Als Abschluss dürfen wir einen Blick in die hausinterne Druckerei werfen. Wir erfahren, wie die Braille-Schrift funktioniert, sehen, wie man eine geografische Karte für Blinde lesbar machen kann und betrachten Beispiele, wie mit passendem Material Blinde und Sehende gemeinsam lesen können. Wir schauen einer Braille-Druckmaschine bei der Arbeit zu und dürfen schliesslich selbst in die Tasten hauen und unseren Namen in der berühmten Punkte-Schrift auf Papier verewigen.

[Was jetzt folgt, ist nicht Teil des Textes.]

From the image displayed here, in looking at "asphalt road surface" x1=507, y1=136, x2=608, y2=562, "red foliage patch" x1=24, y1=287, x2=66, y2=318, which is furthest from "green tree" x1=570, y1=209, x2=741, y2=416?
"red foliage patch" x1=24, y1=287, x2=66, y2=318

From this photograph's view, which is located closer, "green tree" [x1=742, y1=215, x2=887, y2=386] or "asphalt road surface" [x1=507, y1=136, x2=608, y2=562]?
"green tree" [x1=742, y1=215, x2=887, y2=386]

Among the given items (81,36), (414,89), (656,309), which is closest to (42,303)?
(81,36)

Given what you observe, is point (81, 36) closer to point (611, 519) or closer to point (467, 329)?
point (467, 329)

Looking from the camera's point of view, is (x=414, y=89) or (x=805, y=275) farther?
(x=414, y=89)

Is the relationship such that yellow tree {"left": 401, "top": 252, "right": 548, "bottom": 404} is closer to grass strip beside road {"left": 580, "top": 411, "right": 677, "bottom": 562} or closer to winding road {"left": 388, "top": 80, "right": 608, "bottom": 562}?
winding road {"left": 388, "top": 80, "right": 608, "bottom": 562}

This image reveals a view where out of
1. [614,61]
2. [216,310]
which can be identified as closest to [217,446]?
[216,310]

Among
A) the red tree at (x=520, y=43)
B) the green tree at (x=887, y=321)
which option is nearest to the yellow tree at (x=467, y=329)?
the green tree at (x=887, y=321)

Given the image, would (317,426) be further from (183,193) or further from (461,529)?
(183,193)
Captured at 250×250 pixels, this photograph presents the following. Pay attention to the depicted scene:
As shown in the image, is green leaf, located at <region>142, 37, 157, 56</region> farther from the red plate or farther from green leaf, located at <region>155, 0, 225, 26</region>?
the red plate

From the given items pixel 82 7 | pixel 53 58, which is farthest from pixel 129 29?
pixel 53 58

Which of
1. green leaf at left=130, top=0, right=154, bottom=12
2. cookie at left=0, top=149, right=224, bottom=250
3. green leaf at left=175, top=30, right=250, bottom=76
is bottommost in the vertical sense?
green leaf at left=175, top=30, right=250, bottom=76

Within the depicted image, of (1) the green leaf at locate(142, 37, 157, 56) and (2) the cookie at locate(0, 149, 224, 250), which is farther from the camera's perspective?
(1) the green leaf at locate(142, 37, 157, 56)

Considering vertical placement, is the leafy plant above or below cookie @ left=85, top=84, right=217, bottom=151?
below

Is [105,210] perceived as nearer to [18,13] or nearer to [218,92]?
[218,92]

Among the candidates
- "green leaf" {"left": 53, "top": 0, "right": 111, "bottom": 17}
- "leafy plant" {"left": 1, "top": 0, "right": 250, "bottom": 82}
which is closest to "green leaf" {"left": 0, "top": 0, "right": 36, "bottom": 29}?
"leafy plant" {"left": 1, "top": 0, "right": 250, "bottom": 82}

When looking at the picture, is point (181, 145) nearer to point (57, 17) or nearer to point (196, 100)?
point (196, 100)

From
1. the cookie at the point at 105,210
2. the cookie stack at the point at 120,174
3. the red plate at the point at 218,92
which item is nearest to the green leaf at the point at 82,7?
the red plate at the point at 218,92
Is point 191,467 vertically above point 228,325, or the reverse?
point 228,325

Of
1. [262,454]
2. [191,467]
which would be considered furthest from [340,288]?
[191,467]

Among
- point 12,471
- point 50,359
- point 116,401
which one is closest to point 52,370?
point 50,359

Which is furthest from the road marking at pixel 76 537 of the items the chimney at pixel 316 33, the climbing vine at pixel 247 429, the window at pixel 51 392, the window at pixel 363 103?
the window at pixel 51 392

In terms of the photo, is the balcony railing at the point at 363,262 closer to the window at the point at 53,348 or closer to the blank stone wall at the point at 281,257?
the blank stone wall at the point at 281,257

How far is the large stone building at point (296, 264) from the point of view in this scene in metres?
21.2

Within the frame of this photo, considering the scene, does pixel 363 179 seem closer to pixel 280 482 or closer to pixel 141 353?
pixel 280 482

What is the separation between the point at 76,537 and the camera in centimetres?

Mit einem Goodie-Bag der SBS ausgerüstet und voll von neuen Eindrücken aus einer mir sonst fernen Welt gehts zurück in die Innenstadt. Zürich wird sicher bis Sonntag und (hoffentlich) noch lange Zeit lesen. Dass man dies nicht nur mit den Augen tun kann, hat der heutige Nachmittag eindrucksvoll bewiesen.

 

 

Für uns bei «Zürich liest»:
Olivia Meier

Zürich liest und Olivia versucht mitzulesen, ohne zu sehen. Beim Rundgang in der Schweizerischen Bibliothek für Blinde, Seh- und Lesebehinderte erfährt sie hoffentlich, wie das geht. Ausserdem begibt sie sich im Krimitram mit Hauptmann Hilvert auf Mördersuche und lernt vom Rotpunktverlag, wie sich ein Word-Dokument in ein Buch verwandelt.

Stürzt sie sich nicht gerade ins abwechslungsreiche Programm von «Zürich liest», studiert Olivia Germanistik und Publizistik/Kommunikationswissenschaften im Master an der Uni Zürich. Ausserdem arbeitet sie als wissenschaftliche Assistentin an der ZHAW Winterthur und betreut den Blog von «reatch – research and technology in switzerland».